Thieves Guilds and Other Criminal Societies
The Thieves Guild is a common staple in fantasy novels. Terry Pratchett's Discworld books parody it; Scott Lynch's The Lies of Locke Lamora critiques it; and Steven Brust's Taltos novels examine a more modern Mafia-style version. What's good, bad, interesting, boring, otherwise worth talking about when it comes to this idea?
no subject
Date: 2007-05-27 03:10 pm (UTC)This page (http://www.cindyvallar.com/romanticism.html) suggests that the "romantic pirate" stereotype started with Lord Byron's poem "The Corsair" and really flowered with Rafael Sabatini's Captain Blood; there also seems to have been a gradual domestication of pirates on stage (so that by the time of "Pirates of Penzance", they're entertaining rather than frightening.
no subject
Date: 2007-05-27 05:23 pm (UTC)The Sea Hawk and Captain Blood pretty neatly encompass that period.
There's a continuing permitted piracy in the use of prize money by the navy, and some of the most notorious pirates are in the transitional period of the early Eighteenth Century--"Blackbeard", Kidd, "Calico Jack" Rachgam, Anne Bonney and Mary Read. They're still the romantic pitates wo, we expect, would be leaping from the rigging singing of how find a thing it is to be a Pirate King.
But there's other pirates all over the world, and when they're not people like us things are different. North Africa, Malaya and Indoneaia, off China, places where there still are pirates and the romance, such as it was, attached to the Navy.

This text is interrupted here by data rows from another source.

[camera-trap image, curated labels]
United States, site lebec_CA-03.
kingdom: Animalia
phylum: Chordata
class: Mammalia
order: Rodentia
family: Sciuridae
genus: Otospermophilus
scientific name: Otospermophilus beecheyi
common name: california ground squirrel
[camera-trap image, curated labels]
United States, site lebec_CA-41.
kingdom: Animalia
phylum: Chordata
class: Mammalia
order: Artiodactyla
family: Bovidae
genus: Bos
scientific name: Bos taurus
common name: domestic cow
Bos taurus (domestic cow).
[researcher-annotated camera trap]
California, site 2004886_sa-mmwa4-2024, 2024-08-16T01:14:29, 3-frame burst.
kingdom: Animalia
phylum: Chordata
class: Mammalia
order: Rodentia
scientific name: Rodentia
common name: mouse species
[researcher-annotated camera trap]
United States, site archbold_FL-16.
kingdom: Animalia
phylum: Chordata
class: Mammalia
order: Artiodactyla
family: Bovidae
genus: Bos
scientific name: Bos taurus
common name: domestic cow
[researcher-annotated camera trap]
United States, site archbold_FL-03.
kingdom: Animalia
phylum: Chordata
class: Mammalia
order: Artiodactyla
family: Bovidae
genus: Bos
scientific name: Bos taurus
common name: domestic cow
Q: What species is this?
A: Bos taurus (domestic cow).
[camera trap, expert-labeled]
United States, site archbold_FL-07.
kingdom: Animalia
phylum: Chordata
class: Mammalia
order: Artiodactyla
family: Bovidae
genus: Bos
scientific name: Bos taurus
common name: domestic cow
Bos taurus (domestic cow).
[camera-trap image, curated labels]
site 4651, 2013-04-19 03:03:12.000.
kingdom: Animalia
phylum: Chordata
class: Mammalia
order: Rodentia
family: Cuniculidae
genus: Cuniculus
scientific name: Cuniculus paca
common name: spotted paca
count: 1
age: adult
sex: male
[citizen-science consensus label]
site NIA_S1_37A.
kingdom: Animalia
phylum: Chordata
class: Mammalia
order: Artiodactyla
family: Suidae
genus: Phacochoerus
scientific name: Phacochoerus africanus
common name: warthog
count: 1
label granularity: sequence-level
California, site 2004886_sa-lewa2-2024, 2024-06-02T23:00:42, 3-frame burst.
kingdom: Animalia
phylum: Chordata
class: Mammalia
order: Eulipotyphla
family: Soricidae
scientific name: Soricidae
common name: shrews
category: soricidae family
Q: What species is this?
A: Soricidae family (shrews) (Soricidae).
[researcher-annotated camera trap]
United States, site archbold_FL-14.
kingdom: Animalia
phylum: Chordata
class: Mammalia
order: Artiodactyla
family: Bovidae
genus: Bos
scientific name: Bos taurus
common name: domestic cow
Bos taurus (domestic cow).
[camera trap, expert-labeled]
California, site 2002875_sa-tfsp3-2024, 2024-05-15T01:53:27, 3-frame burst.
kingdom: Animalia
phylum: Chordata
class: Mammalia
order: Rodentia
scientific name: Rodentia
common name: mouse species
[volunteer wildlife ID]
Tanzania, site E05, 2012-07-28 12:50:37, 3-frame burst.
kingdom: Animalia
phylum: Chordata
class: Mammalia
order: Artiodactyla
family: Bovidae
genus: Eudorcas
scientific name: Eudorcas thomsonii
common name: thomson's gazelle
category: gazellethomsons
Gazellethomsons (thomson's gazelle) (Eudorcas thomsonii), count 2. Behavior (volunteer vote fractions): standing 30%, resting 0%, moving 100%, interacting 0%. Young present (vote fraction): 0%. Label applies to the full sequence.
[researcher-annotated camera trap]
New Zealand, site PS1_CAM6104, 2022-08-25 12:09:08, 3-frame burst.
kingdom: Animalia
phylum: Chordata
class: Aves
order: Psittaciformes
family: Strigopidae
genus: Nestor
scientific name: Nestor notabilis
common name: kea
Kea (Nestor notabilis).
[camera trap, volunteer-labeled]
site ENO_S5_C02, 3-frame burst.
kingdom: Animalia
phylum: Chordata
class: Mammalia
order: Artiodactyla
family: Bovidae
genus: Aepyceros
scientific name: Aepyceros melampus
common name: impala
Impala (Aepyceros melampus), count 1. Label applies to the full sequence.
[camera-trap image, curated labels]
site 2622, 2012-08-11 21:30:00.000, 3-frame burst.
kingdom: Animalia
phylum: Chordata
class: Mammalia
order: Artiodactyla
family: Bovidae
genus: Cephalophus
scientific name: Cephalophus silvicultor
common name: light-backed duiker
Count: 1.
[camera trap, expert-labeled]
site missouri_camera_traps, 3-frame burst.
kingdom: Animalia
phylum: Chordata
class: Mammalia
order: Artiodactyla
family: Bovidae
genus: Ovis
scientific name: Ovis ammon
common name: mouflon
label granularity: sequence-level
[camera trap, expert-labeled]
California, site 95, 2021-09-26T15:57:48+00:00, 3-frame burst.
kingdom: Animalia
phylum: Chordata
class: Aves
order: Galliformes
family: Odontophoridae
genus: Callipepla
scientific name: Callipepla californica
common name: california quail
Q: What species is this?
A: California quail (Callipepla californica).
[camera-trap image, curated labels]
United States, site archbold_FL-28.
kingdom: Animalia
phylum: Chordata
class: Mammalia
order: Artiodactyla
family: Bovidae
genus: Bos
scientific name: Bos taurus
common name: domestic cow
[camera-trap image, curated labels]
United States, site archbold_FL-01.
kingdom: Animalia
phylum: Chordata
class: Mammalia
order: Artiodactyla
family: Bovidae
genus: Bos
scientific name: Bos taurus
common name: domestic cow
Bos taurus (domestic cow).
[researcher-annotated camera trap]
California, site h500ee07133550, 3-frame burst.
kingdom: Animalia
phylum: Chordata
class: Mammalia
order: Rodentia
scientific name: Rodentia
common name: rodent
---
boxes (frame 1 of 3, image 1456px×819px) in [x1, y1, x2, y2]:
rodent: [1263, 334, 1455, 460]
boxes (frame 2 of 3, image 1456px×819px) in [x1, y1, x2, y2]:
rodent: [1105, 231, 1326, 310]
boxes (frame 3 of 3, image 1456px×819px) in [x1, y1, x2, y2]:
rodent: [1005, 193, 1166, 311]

And there are stories. It is ssid that, in the last years of the Soviet Union, an Ivan Rogov assault ship, a floating dock and barracks for amphibious warship, was travelling from European waters to the Far East. The silhoutte is not very military: think of something more like a RO/RO ferry or a container-ship. As always, it is not good for a pirate's career to board a warship.